Hugo Silva: Once more we are talking about sports policy. The current university sport in Portugal is going out, drink and date, and a bunch of institutions that award mere intellectuals. In any university do we talk about sport as reference to the institution, not even Coimbra, with its famous academic rules! I have no doubt that, if it were not for clubs, that in Portugal do what universities should do, many sports would end. Salazar loved soccer. Our universities are the soccer teams of Benfica, Porto and Sporting and sports where these teams don't bet can't grow. This is our country in 2016.

Another nonsense is having school sports where the state spend millions and we don't see any growth in sports and where there is no intervention of sports federation, that are never heard.

We should also talk about sport in schools, yes. After the 9th grade there should be specialization, but each sport should be teached by a specialist, and not an alpinist specialist teaching volleyball. Initially , the physical repertory of the students should be varied and give access to multiple opportunities, able to develop physical abilities. After this, the specialization should be considered. I don't doubt that the sports in schools, in these phase of specialization, would be much better with sports federations, that know how to run the money they spent developing athletes


7 - Something you learned in volleyball that you take to your attitude before everything:

Hugo Silva: My biggest learning in Volleyball is that nothing is achieved without work and that a strong team is worth more than a set of star players with big egos worried, mainly, about themselves.

§ Data:
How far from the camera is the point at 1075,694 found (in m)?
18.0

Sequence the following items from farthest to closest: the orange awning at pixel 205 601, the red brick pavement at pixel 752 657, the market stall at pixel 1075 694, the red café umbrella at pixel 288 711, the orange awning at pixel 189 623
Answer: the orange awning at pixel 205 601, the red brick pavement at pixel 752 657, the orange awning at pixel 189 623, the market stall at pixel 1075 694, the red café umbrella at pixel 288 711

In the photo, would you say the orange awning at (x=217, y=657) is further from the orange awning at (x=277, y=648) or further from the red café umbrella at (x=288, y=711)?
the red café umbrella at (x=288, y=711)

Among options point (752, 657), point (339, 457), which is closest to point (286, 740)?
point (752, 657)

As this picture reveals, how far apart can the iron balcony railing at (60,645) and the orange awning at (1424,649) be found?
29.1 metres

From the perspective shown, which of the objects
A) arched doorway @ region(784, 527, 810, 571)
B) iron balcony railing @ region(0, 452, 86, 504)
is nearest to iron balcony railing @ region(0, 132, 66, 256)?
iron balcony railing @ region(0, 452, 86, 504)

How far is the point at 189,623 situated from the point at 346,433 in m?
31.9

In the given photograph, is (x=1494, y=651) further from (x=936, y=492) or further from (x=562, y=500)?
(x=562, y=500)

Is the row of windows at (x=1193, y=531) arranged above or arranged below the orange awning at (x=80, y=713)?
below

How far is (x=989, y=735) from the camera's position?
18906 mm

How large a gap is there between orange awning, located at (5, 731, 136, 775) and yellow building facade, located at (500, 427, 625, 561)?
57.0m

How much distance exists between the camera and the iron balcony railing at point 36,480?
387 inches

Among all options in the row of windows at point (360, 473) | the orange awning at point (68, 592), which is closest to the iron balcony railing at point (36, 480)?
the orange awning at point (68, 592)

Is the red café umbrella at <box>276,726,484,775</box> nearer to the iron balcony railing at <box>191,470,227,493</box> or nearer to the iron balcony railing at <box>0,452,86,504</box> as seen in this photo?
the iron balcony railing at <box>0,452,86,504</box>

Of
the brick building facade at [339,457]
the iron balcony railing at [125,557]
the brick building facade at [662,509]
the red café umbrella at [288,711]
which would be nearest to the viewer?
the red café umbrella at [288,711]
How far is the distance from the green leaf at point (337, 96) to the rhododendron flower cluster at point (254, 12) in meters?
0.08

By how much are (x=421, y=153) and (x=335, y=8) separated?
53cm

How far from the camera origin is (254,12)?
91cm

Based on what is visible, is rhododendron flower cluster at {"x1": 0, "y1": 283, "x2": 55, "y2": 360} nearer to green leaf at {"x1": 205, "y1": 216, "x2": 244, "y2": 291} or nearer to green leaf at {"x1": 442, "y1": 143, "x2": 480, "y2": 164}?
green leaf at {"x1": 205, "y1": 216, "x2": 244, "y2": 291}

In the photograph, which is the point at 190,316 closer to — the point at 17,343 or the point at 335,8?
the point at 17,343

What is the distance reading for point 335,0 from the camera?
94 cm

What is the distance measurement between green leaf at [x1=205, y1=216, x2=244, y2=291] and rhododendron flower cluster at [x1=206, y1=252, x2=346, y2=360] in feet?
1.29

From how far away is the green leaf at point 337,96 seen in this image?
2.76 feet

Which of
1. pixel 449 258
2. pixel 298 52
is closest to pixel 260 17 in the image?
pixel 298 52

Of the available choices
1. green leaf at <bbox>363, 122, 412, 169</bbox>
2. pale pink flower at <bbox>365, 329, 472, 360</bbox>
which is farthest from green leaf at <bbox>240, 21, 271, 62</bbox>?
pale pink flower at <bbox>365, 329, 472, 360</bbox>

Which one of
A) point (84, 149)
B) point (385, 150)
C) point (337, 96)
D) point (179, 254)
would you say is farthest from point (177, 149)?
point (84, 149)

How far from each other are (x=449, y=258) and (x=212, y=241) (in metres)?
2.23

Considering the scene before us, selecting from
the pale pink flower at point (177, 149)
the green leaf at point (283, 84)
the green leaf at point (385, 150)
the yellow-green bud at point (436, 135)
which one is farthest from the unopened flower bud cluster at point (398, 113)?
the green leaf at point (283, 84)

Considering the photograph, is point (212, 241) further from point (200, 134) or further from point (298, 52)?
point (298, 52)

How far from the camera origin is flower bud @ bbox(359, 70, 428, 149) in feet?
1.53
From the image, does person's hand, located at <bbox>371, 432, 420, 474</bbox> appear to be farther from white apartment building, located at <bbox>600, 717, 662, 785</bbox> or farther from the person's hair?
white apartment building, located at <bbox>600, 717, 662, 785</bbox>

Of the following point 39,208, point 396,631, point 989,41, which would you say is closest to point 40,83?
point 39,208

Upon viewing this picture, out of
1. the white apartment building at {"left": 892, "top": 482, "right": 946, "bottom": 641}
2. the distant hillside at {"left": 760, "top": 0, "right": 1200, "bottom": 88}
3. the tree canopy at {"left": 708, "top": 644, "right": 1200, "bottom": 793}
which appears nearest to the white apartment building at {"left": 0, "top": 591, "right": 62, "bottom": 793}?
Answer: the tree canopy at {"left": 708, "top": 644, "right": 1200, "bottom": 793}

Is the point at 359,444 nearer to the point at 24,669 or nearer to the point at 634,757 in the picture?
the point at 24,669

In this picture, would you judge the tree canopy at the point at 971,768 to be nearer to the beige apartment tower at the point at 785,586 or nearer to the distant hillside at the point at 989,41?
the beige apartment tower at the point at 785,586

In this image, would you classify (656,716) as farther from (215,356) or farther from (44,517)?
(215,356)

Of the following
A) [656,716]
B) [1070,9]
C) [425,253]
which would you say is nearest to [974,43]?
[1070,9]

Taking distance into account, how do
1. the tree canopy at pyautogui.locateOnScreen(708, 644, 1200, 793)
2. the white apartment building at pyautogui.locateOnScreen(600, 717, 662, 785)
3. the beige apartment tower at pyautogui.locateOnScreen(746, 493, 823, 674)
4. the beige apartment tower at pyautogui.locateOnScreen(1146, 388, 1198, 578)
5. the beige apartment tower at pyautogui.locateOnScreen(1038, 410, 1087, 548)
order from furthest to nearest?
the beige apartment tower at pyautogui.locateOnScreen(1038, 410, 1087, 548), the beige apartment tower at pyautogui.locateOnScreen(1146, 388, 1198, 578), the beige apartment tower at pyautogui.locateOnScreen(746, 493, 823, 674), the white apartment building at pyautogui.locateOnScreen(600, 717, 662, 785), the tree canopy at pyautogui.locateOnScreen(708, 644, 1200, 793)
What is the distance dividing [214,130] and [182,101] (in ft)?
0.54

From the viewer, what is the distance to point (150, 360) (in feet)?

§ Problem set:
- a) In the interview with Hugo Silva, which Portuguese leader is said to have loved soccer?
- b) Write a continuation of the interview with Hugo Silva, starting right after its final sentence.
The listing above is separate material and has no connection to the interview with Hugo Silva.

§ The responses:
- a) Salazar.

- b)
8 - Something you learned outside volleyball that you bring into it:

Hugo Silva: Loyalty and straightforwardness. If there is something that I'm proud of is that I never stop saying what I think, even if I know I can hurt my interlocutor.


9 – Literature, Arts, Cinema, and volleyball: is there any fictional work that you know that puts us inside this sport? And what non fictional book is your “bible” in volleyball?

Hugo Silva: I'm not a literate or cinephile par excellence, but I accept the challenge : I like the “Mission Impossible” films, because I love challenges and the more diffcult they are, the more I like them and motivate myself and those that I teach and train. As for my “bible”, it's not a volleyball book: “The Present”, Spencer Johnson. Volleyball is a hard sport with many variables to the victory, but, in my opinion, we coaches make it even harder, because we don't plan our volleyball way, as well as the way we see ourselves in it, but we tend to copy what a coach beside us does or that we saw in the internet.

10 - What changes in the game would make it better?

Hugo Silva: I wouldn't change a thing. It's a perfect sport :)

Now, seriously: I would change the qualification rules to the Olympics. Olympics give access to teams from all continents, and I would change it to the real 14 best teams, that usually can't qualify.

11 - Tell us a secret about your work that you think makes it singular:

Hugo Silva: My secret us is to show I'm mad about volleyball, and that can been seen in my behaviors on a day to day basis.

12 - Can an athlete reach excellency without wining? Why?

Hugo Silva: I never heard of anyone winning wars without winning battles. To win or to do everything to win is what make us stronger and better. I would say that victory is the feed of a top athlete, more than any money he can earn.


13 – Which is the most important part of the game (give us a detailed view of each technical gesture and each part of the game) for you?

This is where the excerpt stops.